The input |
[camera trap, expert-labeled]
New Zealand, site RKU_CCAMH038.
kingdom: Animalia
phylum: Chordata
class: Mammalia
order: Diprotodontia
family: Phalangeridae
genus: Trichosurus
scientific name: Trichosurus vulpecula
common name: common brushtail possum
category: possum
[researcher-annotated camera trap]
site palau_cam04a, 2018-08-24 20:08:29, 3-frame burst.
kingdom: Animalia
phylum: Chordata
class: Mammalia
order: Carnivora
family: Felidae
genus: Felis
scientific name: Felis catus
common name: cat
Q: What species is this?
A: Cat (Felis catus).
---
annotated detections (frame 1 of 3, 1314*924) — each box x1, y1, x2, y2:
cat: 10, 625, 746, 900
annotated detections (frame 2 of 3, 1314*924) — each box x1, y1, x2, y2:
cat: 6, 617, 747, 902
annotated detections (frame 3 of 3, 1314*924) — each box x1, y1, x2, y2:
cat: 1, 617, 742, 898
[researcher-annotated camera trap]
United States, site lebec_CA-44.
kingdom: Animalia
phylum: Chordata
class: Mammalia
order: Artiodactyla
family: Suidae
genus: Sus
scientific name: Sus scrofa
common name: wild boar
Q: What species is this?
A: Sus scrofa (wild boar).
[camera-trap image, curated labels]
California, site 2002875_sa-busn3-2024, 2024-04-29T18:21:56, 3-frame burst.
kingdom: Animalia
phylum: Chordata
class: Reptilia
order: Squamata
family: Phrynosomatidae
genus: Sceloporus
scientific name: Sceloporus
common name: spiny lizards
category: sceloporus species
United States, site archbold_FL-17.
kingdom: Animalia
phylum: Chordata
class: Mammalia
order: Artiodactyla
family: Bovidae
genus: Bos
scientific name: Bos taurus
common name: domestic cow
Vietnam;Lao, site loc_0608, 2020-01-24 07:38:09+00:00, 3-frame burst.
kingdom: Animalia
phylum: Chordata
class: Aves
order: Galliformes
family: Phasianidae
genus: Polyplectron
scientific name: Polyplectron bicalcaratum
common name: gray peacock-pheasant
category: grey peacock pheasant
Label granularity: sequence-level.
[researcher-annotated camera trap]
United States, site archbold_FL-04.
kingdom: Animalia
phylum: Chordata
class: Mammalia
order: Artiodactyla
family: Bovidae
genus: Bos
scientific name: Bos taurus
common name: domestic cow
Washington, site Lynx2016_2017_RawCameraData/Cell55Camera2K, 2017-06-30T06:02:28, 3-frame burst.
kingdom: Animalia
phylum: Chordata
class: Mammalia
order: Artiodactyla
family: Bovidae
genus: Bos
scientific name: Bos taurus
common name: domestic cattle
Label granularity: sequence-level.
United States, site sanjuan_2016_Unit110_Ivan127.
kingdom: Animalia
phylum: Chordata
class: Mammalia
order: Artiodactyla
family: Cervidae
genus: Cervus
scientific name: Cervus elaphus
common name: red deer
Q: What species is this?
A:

Exercise requirements |
Whenever the string "family" turns up in a line of the data, copy that line.

Written solution |
family: Phalangeridae
family: Felidae
family: Suidae
family: Phrynosomatidae
family: Bovidae
family: Phasianidae
family: Bovidae
family: Bovidae
family: Cervidae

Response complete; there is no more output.